12/04/2014

Um novo 25 de Abril

Às vezes penso que se terá que se fazer um novo 25 de Abril, mas não com armas. As minhas armas são as palavras.
Quando se festeja o 25 de Abri , dia da liberdade e da conquista de direitos para os cidadãos, no momento actual, nada disto tem sentido e começo a pensar que é necessário a refundação da República e do regime vigente.

Cresce a indignação popular contra uma classe politica e dirigente , alguma dela corrupta , incapaz de tirar o país do abismo e deste túnel sem luz ao fundo.

Não podemos deixar de estar atentos às estatísticas da  Cáritas e da OCDE que alertam contra o injusto crescimento e o fosso abismal nas desigualdades, em que condenam milhares de pessoas à exclusão social.

Os cidadãos estão imóveis , aterrorizados, para ver quando isto acaba e começa a verdadeira recuperação, e não, a tão propalada propaganda versus eleições e discursos de políticos.

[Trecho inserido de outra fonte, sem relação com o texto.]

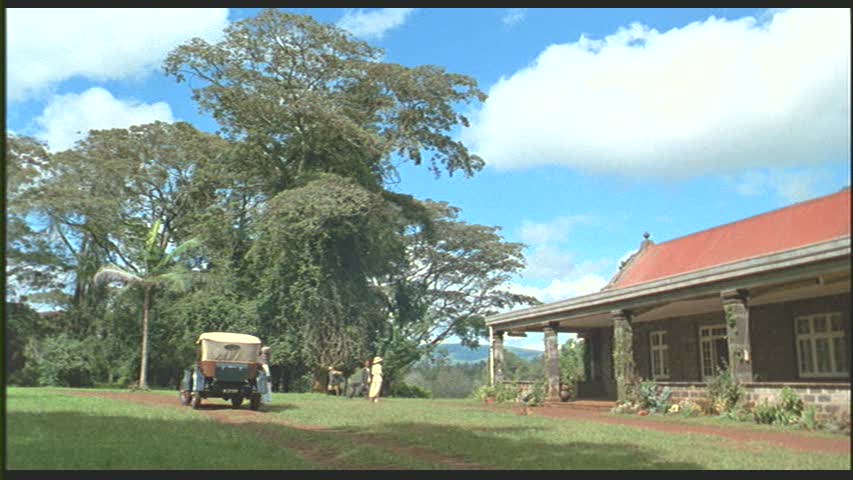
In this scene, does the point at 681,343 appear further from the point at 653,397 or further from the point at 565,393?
the point at 653,397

Os cidadãos impacientam-se, indignam-se e protestam , mas de pouco vale.

Um regime que abandona os seus pode estar em causa. Os cidadãos abandonados à sua sorte poderão protagonizar um novo 25 de Abril . Os partidos do turno , PSD e PS , ora um ora outro lideraram os vários governos depois do 25 de Abril,porém, não têm dado conta do recado.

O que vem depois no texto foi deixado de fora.